Congested ports, a shortage of truck drivers and record low warehouse vacancy rates have hit strong demand from consumers and corporate clients alike to create a “quiet mess,” said Ethan Karp, CEO of Magnet, a nonprofit consultancy that works with manufacturers.

“They are busier than they have ever been, but they can’t find the people to ship what they have already produced,” he said. He added that companies have been experiencing unpredictable delays and are paying on odds for gray market supplies, but that “the situation is very upside down and it is getting worse because . . . ports are being backed up and orders are still arriving.”

Most companies said they were able to offset these higher costs by raising their prices or finding efficiencies elsewhere.

Procter & Gamble, the maker of Tide and Charmin detergents, said this week it would embark on another round of price increases after warning that supply chain costs would be higher than previously expected. Andre Schulten, P&G’s chief financial officer, said it has reported price increases for nine of its 10 product categories in the United States, with average increases of single digits across most of its portfolio.
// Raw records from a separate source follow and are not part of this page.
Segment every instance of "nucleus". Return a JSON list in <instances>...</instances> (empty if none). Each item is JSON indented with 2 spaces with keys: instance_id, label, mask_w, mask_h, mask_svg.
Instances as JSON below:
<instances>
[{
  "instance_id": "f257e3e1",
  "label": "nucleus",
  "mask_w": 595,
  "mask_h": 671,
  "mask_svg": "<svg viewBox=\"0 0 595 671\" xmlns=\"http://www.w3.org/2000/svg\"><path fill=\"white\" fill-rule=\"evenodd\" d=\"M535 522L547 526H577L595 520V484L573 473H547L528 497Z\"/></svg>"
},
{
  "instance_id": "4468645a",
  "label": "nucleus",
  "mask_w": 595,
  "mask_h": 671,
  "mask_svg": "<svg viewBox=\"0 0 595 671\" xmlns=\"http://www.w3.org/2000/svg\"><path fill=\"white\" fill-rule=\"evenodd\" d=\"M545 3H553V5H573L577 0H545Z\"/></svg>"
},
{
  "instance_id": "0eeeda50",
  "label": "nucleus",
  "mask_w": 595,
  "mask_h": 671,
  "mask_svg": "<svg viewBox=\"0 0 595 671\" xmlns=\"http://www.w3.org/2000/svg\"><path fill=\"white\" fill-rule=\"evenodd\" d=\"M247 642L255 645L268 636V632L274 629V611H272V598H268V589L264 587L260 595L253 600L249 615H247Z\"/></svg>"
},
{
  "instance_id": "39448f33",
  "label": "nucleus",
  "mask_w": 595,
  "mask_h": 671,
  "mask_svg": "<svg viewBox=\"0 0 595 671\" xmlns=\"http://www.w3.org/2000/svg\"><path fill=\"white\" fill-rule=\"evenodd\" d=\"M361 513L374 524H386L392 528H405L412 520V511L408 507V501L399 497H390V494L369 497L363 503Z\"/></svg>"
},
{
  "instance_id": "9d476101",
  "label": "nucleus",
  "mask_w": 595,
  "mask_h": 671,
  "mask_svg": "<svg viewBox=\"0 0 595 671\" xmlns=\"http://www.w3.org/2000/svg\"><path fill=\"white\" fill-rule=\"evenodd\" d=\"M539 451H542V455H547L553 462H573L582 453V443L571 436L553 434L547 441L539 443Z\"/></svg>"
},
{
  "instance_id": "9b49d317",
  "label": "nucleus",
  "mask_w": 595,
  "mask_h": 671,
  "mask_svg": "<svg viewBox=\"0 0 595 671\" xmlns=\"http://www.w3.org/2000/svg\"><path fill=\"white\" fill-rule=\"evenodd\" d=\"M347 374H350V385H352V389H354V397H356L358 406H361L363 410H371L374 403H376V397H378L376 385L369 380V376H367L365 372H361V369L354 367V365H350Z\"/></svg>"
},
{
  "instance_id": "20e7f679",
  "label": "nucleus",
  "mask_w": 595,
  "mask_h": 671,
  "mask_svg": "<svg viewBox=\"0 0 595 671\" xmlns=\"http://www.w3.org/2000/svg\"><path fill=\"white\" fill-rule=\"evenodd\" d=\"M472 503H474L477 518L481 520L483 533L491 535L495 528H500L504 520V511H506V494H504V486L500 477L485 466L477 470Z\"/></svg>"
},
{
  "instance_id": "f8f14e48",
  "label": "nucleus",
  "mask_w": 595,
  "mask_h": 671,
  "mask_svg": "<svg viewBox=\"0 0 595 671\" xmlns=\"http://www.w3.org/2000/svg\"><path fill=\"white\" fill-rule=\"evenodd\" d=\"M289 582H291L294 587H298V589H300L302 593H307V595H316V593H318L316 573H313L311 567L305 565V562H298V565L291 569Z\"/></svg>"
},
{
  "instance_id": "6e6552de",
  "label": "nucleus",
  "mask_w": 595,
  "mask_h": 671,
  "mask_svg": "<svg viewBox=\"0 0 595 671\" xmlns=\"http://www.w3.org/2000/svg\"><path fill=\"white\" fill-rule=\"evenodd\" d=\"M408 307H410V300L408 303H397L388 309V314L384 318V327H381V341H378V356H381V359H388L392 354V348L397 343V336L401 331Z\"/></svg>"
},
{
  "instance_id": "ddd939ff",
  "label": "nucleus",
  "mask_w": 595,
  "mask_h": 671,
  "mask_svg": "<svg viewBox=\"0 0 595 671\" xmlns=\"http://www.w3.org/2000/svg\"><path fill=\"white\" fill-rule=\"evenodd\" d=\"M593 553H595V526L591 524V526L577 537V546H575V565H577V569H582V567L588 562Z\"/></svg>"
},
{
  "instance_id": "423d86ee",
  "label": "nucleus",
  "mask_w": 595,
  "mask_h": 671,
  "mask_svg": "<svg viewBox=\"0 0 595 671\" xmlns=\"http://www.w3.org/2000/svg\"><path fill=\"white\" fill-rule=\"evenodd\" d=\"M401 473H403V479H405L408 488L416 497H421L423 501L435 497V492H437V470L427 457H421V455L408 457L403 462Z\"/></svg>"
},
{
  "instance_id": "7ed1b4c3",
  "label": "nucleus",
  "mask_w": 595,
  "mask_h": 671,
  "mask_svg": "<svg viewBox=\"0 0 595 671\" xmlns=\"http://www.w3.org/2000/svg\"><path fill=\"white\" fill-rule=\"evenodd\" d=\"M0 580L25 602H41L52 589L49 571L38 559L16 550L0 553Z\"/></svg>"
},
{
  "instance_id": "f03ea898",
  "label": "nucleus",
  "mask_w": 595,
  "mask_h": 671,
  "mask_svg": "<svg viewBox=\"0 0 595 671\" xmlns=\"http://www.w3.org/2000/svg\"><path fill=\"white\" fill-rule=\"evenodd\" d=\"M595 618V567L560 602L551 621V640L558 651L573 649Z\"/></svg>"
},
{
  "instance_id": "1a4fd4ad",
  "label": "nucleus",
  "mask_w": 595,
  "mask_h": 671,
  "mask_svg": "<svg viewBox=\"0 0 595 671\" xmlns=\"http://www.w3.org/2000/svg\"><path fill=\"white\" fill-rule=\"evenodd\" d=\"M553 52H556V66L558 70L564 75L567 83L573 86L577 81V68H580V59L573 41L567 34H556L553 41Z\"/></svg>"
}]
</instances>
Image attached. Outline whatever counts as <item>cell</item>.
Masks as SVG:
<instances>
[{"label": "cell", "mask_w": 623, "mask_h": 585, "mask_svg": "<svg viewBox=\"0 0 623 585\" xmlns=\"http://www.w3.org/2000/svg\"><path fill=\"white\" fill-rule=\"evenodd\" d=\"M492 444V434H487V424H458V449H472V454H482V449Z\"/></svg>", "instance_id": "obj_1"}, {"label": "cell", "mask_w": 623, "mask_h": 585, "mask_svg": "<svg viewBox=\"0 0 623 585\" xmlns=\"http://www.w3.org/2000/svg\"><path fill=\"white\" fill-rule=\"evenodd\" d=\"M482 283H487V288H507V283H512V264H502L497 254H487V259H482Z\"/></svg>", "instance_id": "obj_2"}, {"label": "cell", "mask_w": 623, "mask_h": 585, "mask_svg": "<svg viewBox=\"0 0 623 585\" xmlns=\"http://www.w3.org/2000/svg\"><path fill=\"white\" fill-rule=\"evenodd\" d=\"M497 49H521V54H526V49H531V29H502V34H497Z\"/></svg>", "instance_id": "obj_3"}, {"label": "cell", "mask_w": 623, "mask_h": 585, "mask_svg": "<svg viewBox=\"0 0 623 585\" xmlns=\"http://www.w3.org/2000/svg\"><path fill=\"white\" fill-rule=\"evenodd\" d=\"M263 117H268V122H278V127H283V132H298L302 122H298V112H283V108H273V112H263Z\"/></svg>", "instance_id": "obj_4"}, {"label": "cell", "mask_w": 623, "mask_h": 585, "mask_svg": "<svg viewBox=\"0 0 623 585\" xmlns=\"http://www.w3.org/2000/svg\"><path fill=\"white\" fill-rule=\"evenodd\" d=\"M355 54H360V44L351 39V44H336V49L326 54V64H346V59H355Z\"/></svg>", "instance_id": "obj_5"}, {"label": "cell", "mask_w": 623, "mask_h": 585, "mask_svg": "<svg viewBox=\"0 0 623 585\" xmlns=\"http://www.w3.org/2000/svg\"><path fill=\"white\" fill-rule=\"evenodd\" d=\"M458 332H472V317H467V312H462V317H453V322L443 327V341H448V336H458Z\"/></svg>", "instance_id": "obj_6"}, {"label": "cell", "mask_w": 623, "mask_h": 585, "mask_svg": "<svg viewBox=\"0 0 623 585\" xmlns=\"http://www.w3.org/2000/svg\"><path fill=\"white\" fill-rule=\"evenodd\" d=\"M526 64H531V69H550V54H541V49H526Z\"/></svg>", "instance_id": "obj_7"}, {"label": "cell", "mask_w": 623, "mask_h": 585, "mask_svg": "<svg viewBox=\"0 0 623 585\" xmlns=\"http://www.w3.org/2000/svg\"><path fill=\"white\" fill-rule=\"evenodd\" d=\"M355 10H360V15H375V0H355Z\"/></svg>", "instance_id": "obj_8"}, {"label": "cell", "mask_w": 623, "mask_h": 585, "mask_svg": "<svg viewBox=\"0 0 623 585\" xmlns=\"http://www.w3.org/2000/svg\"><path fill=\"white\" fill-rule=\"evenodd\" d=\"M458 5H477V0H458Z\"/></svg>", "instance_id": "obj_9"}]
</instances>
Earlier this month, PepsiCo said its price increases could continue into the first quarter of next year, while Tesla said it was also adjusting prices to compensate for higher costs for goods and labor.

Executives plan for cost pressures to remain high through 2022 but are concerned about raising prices too much if inflation proves short-lived. “I don’t think inflation will go away in the next quarter, two or three quarters,” Hartung said, adding that wage inflation was unlikely to be temporary even if commodity prices fell.

“We know we have pricing power,” he said, but added, “For some of the offerings available, there will be a limit to what customers are willing to pay.”

Matt Buckett, VF Corp’s chief financial officer, said the company has curbed writedowns on Vans sneakers and North Face jackets to expand profit margins despite factory shutdowns in Asia and port congestion in the United States.

“Over time, I think [inflation] We will start with moderation a bit, but we plan as if we will continue to see meaningful increases in freight moving forward,” he said.

Andrew Nutella, United Airlines’ chief commercial officer, echoed that message on Wednesday, saying that congestion at US ports means it’s “airplaneing things today that we haven’t traditionally done,” a situation the airline expects to continue into 2022.